プランダラ / Plunderer

プランダラ / Plundererのレビュー・評価・感想

プランダラ / Plunderer
10

キャラクターとストーリーの両立

この作品のいい所は、まずなによりもにキャラクターがかわいい、かっこいい所である。その中で私は、「ジェイル・マードック中尉」と「ハーズ大尉」をおすすめする。
ジェイルは、鉄のような硬さの信念を持っており、そのうちの1つに「悪人はこの手で裁く」というものがある。本来ならジェイルはもっと上官になれるのに、そうならず自ら前線に赴いていく姿にあこがれる。
さらにハーズ大尉は、最初にリヒトーと会った時のキリッとした目線や、部下に対して指示を出すところもかっこいいが、そのあと和解して軍人の英雄であるリヒトーと握手をした時の笑顔がとてもかわいい。ギャップが好きな人はぜひハーズ大尉に注目して読むといいだろう。

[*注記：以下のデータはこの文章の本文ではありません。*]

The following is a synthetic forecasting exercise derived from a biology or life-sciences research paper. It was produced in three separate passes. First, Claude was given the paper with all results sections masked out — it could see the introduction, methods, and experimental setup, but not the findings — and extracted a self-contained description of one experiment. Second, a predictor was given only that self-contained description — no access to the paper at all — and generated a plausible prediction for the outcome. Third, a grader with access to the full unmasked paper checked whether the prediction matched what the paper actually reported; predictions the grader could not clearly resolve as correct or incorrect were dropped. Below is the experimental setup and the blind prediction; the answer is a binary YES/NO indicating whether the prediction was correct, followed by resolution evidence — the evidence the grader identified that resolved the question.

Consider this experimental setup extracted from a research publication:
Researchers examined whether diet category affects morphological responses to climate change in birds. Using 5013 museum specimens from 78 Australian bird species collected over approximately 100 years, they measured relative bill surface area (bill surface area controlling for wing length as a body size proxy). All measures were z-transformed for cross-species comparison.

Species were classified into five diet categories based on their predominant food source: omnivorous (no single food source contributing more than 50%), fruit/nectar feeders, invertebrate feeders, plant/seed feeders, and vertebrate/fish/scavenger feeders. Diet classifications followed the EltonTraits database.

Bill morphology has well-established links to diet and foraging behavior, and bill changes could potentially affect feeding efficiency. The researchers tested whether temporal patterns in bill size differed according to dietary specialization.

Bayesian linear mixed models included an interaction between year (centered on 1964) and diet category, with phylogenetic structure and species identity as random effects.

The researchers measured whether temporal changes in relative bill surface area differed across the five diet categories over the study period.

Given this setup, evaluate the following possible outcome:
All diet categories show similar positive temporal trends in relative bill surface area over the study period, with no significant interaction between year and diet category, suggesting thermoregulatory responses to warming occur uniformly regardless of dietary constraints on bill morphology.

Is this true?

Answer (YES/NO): NO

その他にも、キャラが濃い人物や、涙を流してしまうような境遇の人物など、様々な個性を持ったキャラクターがいる。登場人物が多くて、覚えるのが大変かもしれないが、その分読んでいて飽きる事がない。その個性を生かして様々な伏線に繋がっているところは、何回読み返しても面白い原因になっていると思う。
伏線で言えば、この物語が始まって1ページ目から伏線を挟み、10巻後ぐらいに回収するなど、鳥肌が立つ表現が細かいところまであるのだ。5回ほどは読み返してほしい作品。ぜひ購入して本棚に置いておいてほしい。

プランダラ / Plunderer
10

毎話鳥肌の立つ作品

ほぼ毎回鳥肌の立つような伏線回収や、とても面白い展開を繰り広げてくる。
ネタバレになるが、私が鳥肌が立ったところで1番記憶に残っているところは、「廃棄戦争」の由来の所だ。国連軍の侵攻が第13特設軍学校に対して始まってからの展開で、そこから由来の説明に持っていく方法がうまくて、作者の「水無月すう」先生に尊敬を覚えるぐらいだ。
ところでこの場面では、現代より300年前にテレポーテーションした世界が描かれている。その時代では生産できる食料の量に対して生きている人間の数が多すぎる。そんな中で、世界中がその世界をだまし、戦争を仕掛けてくる。その戦争の目的は資源の為、もしくは土地の為ではなく、増えすぎた人を減らす、つまり人を「廃棄」する戦争ということ。そこからすべてが始まったと考えると、わくわくが止まりまらない。
あともう1つ、離人がシュメルマンの養子になり、「パパ」と呼んだ時にはシュメルマンも泣いたが、読んでいる私も感動で泣きそうになった。その子供が大好きな事が、これからの展開に対して、とても重要な役割をしていた。読んでいく度にそのことが分かってくるから、そこでも伏線が含まれていたと知ると、もっと読みたくなるようになってしまう。
もう完結しているから一気読みするのがおすすめ。

プランダラ / Plunderer
9

テーマがリアルとリンクする漫画(プランダラ)

舞台は「アルシア」と呼ばれる土地で繰り広げられる物語で、アルシアに住む人々は生まれたときから「何か」をカウントしながら生きていく事を義務づけられた世界である。この世界では自信がカウントしている数字が0になると、地面から無数の不思議な手が出現し、「アビス」という世界に引きずりこまれる「アビス堕ち」という不思議な現象が存在する。
実はアビスと呼ばれる世界は、かつて核戦争による資源が尽きた地球で資源の確保と人口統制のために、見捨てられた世界であった事が発覚。
物語は、不毛な戦争の廃棄とアルシア、アビス双方に生きる人々の本当の意味での平和を勝ち取るために、主人公を含めた7人の撃墜王とその仲間たちが戦う考えさせられるアクション大作です。
現代の少子高齢化や環境問題にも類似される状況をテーマにするところにまずは驚愕ですが、主人公を含めた主要人物の過去のストーリーから皆が深い悲しみを背負って戦っている構図が、続編が気になる構成になっています。
ネタばれの可能性があるので、漫画の内容を深く説明する事ができませんが、「アクション・友情」が好きな方は間違いなく沼にハマる一作です。